Um dos símbolos da era de hiperssexualização nos games tornou-se, depois, uma marca da mudança dessa cultura. Lara Croft, que era representada desde 1996 com um “corpão violão”, com cintura fina e peitos exageradamente grandes, passou por um “reboot” em 2013 e ganhou um visual com proporções mais fiéis à veras e menos sexualizado.

“A Lara Croft é um caso clássico em que se abandonou aquele perfil extremamente sexualizado”, afirma Érika Caramello, CEO do estúdio Dyxel, cofundadora da Rede Progressista Games e professora universitária. “Não que ela ainda não seja formosa ou tenha lá seus atrativos. Querendo ou não, para ser vendável, ela ainda se baseia muito em estereótipos.”

Para Érika, o fenômeno atual é resultado tanto de mudanças culturais quanto econômicas.

Em meio a uma crise, com dezenas de estúdios fechados, projetos cancelados e milhares de demissões, a indústria de games “AAA” —porquê são chamadas as grandes produções— procura novos públicos para restaurar seu prolongamento. E as mulheres, que já são uma parcela bastante importante dos jogadores em dispositivos mobile, aparecem porquê alvos prioritários.

“A gente aponta já há muitos anos, até mesmo cá no Brasil, que mais mulheres consomem jogos do que homens. Obviamente, a indústria está atenta para esses novos nichos para ampliar sua base de consumidores”, afirma Érika.

No caso da Nintendo, que além do novo jogo da Zelda lançou em março “Princess Peach: Showtime!”, proeza protagonizada pela princesa Peach, a estratégia parece clara. Mesmo assim, Bill van Zyll, diretor sênior e gerente universal para a América Latina da Nintendo of America, afirma que os jogos da empresa são voltados para todos, ainda que admita um apelo peculiar às jogadoras.

“Não tenho certeza se esse [ampliar o público consumidor feminino] é necessariamente o principal ou único ponto. Nosso público vai de 5 a 95 anos e temos uma boa mistura, com uma representação subida de jogadoras mulheres. Certamente elas vão curtir esses jogos, mas, para deixar evidente, são jogos desenvolvidos para todo mundo”, diz.

O zelo na enunciação do executivo tem seu motivo.

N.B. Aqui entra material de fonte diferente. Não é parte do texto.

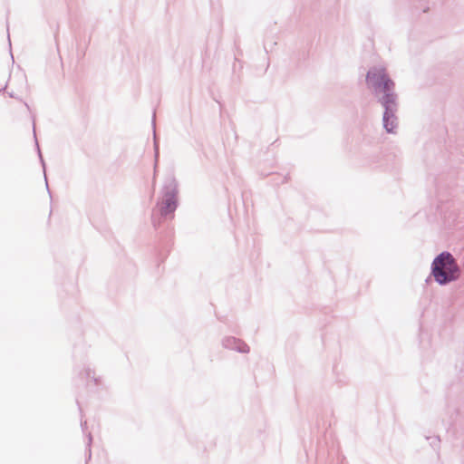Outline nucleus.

Ainda que a indústria não tenha ignorado por completo sua tradição de heroínas sexy —jogos porquê “Stellar Blade” e a série “Bayonetta” são a prova disso—, essa mudança de padrão é branco recorrente de patrulhas misóginas nas redes sociais, que veem essa tendência porquê uma submissão dos desenvolvedores ao politicamente correto.

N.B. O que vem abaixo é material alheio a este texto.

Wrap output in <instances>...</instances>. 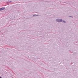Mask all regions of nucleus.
Listing matches in <instances>:
<instances>
[{"mask_svg":"<svg viewBox=\"0 0 78 78\" xmlns=\"http://www.w3.org/2000/svg\"><path fill=\"white\" fill-rule=\"evenodd\" d=\"M5 9V7H2L0 8V11H2V10H4Z\"/></svg>","mask_w":78,"mask_h":78,"instance_id":"obj_2","label":"nucleus"},{"mask_svg":"<svg viewBox=\"0 0 78 78\" xmlns=\"http://www.w3.org/2000/svg\"><path fill=\"white\" fill-rule=\"evenodd\" d=\"M69 17H72V18L73 17H72L71 16H69Z\"/></svg>","mask_w":78,"mask_h":78,"instance_id":"obj_7","label":"nucleus"},{"mask_svg":"<svg viewBox=\"0 0 78 78\" xmlns=\"http://www.w3.org/2000/svg\"><path fill=\"white\" fill-rule=\"evenodd\" d=\"M12 3V1H9V2H8V3Z\"/></svg>","mask_w":78,"mask_h":78,"instance_id":"obj_3","label":"nucleus"},{"mask_svg":"<svg viewBox=\"0 0 78 78\" xmlns=\"http://www.w3.org/2000/svg\"><path fill=\"white\" fill-rule=\"evenodd\" d=\"M36 15H33V16H34H34H36Z\"/></svg>","mask_w":78,"mask_h":78,"instance_id":"obj_4","label":"nucleus"},{"mask_svg":"<svg viewBox=\"0 0 78 78\" xmlns=\"http://www.w3.org/2000/svg\"><path fill=\"white\" fill-rule=\"evenodd\" d=\"M36 16H39V15H36Z\"/></svg>","mask_w":78,"mask_h":78,"instance_id":"obj_6","label":"nucleus"},{"mask_svg":"<svg viewBox=\"0 0 78 78\" xmlns=\"http://www.w3.org/2000/svg\"><path fill=\"white\" fill-rule=\"evenodd\" d=\"M56 21L57 22H62L63 20L61 19H58L56 20Z\"/></svg>","mask_w":78,"mask_h":78,"instance_id":"obj_1","label":"nucleus"},{"mask_svg":"<svg viewBox=\"0 0 78 78\" xmlns=\"http://www.w3.org/2000/svg\"><path fill=\"white\" fill-rule=\"evenodd\" d=\"M62 22H64V23H65V22H66V21H62Z\"/></svg>","mask_w":78,"mask_h":78,"instance_id":"obj_5","label":"nucleus"}]
</instances>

Heroínas de ação porquê Aloy, da série “Horizon”, e Abby, de “The Last of Us Part 2”, por exemplo, são sempre citadas porquê exemplos de personagens feias ou masculinas demais. A novidade Joanna Dark também não escapou das críticas, ainda que a personagem tenha sido criada com base na imagem e movimentos da padrão internacional Elissa Bibaud.

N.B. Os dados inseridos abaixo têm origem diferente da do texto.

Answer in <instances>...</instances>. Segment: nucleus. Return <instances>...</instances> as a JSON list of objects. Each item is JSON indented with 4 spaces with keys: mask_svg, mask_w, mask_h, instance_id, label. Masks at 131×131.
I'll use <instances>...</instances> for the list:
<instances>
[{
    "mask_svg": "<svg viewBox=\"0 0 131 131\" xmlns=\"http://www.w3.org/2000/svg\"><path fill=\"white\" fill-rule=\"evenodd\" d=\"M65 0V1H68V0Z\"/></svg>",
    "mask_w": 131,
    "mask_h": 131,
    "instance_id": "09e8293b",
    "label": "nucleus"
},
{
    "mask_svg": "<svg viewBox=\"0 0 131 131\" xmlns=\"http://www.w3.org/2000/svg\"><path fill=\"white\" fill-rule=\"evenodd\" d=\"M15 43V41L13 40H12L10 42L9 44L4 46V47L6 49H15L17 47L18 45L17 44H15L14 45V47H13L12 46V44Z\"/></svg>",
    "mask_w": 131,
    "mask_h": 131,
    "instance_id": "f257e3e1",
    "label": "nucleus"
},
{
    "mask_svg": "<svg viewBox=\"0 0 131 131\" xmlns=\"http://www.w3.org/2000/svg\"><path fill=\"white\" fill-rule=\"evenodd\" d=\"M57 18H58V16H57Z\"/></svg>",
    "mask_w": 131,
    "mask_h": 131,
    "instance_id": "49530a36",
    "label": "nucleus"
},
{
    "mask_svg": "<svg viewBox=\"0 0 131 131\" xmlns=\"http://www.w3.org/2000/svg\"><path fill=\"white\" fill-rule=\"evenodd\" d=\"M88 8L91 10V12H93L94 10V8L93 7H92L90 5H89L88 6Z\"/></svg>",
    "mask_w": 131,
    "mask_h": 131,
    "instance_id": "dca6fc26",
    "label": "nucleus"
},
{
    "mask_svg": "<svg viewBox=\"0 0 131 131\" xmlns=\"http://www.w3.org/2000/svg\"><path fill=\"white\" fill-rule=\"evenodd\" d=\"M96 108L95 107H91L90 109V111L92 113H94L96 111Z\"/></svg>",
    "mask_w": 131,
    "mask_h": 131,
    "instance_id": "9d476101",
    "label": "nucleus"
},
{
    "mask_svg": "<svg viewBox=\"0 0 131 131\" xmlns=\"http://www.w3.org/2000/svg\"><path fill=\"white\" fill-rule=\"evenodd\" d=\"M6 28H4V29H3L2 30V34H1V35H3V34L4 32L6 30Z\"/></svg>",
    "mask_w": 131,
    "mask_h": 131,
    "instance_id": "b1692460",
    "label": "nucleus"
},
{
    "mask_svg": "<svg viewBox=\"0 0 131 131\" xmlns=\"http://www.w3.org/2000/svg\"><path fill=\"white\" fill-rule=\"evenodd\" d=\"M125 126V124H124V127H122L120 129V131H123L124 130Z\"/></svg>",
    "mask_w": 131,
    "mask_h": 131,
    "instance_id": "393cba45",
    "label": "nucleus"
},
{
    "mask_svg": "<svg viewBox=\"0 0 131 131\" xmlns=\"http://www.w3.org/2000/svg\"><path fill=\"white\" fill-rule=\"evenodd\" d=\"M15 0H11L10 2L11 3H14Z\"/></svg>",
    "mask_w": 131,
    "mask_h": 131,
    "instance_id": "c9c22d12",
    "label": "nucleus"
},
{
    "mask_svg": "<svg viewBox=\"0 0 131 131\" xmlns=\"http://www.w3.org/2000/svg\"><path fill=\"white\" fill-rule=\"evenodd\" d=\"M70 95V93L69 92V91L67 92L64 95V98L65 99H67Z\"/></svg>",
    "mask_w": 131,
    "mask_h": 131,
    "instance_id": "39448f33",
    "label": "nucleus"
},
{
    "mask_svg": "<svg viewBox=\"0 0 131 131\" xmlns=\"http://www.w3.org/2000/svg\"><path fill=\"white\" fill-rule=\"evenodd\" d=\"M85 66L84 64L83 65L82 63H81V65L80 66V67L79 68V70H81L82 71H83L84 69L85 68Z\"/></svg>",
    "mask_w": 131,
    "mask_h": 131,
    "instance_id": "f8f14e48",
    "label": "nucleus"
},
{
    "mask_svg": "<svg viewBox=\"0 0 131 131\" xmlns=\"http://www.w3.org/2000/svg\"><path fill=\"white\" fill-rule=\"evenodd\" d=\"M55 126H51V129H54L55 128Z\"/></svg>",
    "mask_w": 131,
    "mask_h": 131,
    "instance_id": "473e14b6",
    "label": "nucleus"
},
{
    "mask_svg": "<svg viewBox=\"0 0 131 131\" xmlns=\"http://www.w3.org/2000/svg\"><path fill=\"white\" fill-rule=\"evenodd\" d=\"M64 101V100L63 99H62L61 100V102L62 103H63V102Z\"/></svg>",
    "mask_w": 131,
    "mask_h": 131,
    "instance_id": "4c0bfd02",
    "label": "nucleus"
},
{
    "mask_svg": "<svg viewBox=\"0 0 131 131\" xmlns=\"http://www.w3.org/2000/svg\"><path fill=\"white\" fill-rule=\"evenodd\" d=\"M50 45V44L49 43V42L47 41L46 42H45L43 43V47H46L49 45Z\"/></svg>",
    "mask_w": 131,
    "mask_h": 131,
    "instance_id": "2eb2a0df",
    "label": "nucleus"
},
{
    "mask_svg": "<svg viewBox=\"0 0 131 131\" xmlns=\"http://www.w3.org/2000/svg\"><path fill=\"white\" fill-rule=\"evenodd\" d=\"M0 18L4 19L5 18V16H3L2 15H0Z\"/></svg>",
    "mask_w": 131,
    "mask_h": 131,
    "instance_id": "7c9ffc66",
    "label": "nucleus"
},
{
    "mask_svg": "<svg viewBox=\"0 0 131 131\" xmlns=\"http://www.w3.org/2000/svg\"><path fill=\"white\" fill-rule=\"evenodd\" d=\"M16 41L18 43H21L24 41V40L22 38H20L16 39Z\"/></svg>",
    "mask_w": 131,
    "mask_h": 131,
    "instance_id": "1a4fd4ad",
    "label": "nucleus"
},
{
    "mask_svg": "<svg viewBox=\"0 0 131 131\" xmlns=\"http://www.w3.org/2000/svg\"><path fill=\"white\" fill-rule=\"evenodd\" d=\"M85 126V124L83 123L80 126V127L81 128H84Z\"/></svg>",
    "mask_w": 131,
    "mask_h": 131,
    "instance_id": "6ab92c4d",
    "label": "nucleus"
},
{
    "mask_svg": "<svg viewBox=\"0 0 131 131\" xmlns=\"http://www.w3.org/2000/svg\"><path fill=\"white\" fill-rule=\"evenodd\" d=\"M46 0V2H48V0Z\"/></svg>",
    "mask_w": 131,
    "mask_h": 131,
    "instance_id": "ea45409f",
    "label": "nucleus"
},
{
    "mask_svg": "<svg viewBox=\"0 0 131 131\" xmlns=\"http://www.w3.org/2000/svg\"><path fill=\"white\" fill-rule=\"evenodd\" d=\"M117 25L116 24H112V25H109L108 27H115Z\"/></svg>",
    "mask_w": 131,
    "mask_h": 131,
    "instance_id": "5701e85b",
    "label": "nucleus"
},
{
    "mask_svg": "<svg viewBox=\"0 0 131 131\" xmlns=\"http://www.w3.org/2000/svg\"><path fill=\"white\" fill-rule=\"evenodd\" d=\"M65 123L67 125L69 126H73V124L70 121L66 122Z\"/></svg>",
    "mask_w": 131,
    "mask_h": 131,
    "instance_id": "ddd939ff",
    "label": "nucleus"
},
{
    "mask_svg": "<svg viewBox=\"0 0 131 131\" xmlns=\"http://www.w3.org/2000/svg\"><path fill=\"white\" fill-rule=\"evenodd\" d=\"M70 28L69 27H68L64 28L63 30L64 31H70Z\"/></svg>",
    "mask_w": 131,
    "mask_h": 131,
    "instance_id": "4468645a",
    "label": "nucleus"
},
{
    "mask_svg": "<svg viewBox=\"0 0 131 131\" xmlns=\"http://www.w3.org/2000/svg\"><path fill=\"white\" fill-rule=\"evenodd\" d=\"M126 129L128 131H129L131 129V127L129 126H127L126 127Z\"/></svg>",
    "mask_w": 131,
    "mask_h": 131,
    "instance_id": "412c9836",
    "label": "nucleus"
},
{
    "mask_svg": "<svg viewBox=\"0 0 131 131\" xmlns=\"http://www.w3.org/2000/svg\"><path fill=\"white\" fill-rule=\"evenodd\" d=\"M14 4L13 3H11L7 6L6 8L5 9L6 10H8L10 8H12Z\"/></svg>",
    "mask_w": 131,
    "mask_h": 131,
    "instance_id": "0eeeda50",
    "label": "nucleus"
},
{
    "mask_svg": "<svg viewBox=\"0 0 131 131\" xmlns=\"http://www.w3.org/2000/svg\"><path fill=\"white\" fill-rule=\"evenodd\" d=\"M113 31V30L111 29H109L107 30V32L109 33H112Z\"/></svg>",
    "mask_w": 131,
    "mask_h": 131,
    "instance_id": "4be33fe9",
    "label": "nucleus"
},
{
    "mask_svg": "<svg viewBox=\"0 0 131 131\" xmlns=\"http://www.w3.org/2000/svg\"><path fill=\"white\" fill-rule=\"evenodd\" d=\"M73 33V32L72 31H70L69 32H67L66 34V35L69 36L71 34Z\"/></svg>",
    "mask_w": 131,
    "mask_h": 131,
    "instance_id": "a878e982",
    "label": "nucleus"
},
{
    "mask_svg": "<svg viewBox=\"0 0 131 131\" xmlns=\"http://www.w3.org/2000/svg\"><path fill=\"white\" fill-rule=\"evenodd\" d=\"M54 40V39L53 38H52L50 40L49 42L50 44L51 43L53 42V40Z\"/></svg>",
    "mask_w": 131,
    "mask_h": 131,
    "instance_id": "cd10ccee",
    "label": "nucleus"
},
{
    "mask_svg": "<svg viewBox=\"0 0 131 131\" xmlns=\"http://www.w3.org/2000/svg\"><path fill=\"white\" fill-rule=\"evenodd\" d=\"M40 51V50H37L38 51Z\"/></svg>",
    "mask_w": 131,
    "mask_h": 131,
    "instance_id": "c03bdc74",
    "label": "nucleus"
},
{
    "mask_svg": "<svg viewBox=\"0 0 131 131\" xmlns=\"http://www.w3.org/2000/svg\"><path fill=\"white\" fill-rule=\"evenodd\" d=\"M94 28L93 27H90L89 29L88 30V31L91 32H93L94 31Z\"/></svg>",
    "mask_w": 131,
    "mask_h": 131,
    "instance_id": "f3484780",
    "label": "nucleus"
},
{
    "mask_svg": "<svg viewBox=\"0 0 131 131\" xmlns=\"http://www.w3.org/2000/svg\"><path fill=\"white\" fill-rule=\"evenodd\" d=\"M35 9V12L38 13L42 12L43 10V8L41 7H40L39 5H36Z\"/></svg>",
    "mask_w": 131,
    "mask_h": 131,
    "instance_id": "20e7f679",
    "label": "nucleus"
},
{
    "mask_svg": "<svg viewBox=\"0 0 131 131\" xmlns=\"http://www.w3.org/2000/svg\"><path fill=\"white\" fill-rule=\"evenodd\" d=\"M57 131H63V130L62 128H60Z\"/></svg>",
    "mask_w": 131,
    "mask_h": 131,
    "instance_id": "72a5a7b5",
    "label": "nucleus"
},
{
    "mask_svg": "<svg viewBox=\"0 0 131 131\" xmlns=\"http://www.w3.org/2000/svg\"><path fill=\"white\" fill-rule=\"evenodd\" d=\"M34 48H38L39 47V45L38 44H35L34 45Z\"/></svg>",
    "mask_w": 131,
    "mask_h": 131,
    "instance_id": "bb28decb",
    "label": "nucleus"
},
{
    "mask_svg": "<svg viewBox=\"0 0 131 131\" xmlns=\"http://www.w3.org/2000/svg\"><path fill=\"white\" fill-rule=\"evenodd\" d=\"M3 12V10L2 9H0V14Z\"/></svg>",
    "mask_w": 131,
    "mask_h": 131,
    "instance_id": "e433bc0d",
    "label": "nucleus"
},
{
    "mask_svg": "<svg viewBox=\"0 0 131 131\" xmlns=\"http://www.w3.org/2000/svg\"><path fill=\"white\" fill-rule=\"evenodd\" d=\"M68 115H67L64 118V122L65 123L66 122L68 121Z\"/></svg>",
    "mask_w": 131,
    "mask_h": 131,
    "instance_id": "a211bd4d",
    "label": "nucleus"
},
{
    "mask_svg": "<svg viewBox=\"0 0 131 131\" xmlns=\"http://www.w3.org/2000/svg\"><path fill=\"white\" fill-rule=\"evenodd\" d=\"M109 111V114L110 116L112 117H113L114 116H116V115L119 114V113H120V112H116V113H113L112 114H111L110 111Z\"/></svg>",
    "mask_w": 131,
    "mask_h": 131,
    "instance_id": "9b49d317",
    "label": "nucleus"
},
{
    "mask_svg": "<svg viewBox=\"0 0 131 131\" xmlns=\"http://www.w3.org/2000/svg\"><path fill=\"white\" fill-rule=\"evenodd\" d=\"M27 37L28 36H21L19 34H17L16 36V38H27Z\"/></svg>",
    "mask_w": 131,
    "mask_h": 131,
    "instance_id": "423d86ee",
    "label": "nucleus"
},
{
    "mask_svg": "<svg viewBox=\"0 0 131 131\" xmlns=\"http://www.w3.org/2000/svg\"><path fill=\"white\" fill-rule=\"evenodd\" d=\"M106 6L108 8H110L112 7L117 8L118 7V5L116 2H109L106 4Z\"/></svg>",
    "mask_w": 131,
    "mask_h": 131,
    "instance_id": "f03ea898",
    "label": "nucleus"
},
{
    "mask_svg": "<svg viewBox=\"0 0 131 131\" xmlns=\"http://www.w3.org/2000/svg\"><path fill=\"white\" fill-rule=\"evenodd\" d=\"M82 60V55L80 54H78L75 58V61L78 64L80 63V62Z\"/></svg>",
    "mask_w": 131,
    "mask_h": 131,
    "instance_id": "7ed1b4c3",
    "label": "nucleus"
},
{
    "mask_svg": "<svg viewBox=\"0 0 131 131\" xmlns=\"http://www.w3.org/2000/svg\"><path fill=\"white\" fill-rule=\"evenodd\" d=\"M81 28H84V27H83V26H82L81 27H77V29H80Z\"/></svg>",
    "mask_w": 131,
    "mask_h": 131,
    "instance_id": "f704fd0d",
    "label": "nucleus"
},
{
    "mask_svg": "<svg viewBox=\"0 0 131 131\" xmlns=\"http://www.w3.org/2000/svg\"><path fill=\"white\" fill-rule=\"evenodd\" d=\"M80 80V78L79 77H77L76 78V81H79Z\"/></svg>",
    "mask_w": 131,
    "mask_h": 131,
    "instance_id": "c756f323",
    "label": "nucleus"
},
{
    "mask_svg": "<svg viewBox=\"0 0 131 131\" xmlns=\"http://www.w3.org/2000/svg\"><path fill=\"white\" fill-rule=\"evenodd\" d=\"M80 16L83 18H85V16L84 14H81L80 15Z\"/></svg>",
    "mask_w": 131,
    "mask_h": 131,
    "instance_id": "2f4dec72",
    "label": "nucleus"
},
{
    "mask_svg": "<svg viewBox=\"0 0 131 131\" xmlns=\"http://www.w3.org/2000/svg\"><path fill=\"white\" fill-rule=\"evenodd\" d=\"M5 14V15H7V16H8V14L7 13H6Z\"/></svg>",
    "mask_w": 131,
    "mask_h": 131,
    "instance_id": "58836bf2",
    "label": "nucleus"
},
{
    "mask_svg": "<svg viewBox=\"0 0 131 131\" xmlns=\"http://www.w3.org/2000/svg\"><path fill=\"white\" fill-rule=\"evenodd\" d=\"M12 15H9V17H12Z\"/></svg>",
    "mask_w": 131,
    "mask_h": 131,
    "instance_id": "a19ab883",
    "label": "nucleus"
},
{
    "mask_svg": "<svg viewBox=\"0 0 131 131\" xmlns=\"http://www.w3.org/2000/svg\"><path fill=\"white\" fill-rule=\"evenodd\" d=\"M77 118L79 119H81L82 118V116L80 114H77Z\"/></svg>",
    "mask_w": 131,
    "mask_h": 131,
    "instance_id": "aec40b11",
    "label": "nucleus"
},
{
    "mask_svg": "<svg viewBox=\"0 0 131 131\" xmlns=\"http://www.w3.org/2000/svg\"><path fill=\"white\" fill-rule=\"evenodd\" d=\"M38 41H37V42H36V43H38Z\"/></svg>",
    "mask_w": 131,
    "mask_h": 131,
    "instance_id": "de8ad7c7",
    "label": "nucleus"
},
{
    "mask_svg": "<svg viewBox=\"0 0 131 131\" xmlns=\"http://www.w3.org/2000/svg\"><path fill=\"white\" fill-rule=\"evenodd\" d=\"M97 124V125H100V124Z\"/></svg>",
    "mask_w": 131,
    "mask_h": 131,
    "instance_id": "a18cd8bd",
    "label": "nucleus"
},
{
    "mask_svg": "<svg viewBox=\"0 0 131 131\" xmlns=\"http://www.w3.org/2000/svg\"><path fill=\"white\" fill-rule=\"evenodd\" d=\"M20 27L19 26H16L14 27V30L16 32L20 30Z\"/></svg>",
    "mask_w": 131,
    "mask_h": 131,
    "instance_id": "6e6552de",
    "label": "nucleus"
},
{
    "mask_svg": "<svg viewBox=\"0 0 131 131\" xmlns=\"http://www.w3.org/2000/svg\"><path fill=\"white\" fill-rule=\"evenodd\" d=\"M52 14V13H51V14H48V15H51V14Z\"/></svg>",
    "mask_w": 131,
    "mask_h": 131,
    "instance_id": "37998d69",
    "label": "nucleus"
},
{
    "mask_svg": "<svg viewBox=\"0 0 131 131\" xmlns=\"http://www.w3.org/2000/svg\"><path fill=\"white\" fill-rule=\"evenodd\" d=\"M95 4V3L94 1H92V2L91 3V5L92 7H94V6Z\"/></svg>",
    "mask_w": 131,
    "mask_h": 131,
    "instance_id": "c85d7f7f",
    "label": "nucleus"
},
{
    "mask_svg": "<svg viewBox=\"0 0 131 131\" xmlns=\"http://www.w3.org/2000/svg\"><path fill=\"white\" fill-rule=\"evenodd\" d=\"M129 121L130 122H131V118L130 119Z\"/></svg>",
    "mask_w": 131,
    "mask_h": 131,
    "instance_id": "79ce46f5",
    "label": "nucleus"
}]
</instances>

Érika reconhece que apesar das mudanças pelas quais o cenário de games passa nos últimos anos, com uma maior participação das mulheres e pessoas LGBTQIA+, a cultura gamer ainda é predominantemente masculina e tóxica a esses novos públicos. Para ela, segmento do problema está nas próprias desenvolvedoras, que não se posicionam de forma contundente para tutelar suas protagonistas.

“Se uma empresa tiver realmente porquê foco o público feminino e ela não está olhando para isso [a toxicidade das redes], aí ela tem um grande problema”, afirma.

Para ela, algumas empresas deixam de tomar providências em relação à toxicidade de suas comunidades por também lucrar com as polêmicas que se espalham nas redes sociais, criando exposição gratuita para seu jogo. “Quanto mais peleja, mais o negócio fica efervescente e mais o algoritmo das redes sociais rende verba para eles”.

A técnico aponta porquê solução a regulação das redes sociais. No entanto, enquanto isso não acontece, cabe à própria comunidade, e em peculiar às mulheres, cobrar desenvolvedoras e publicadoras de games para que façam uma gestão eficiente da comunidade de seus jogos e deem real relevância para a heterogeneidade, tanto nas personagens de seus games quanto internamente, colocando mulheres em postos de comando.

Ver Zelda porquê protagonista da sua própria proeza é um grande passo para as jogadoras, mas é só o prelúdios para a conquista do espaço das mulheres no mundo dos games.